Assigned task —
Images are not part of the copy; write out the rest of the data exactly as given.

Provided data —
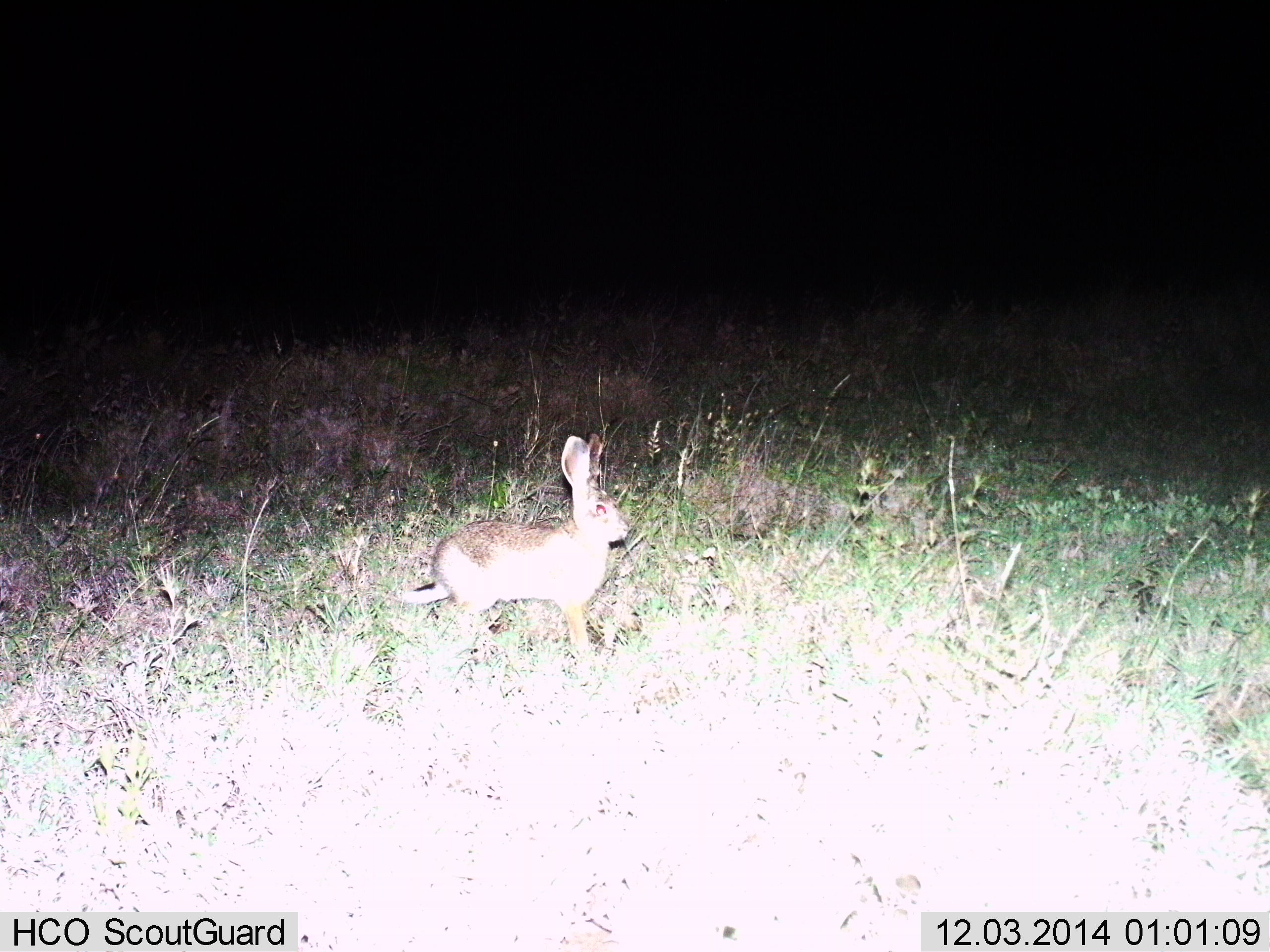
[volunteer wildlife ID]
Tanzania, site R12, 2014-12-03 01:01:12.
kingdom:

Exercise response —
[volunteer wildlife ID]
Tanzania, site R12, 2014-12-03 01:01:12.
kingdom:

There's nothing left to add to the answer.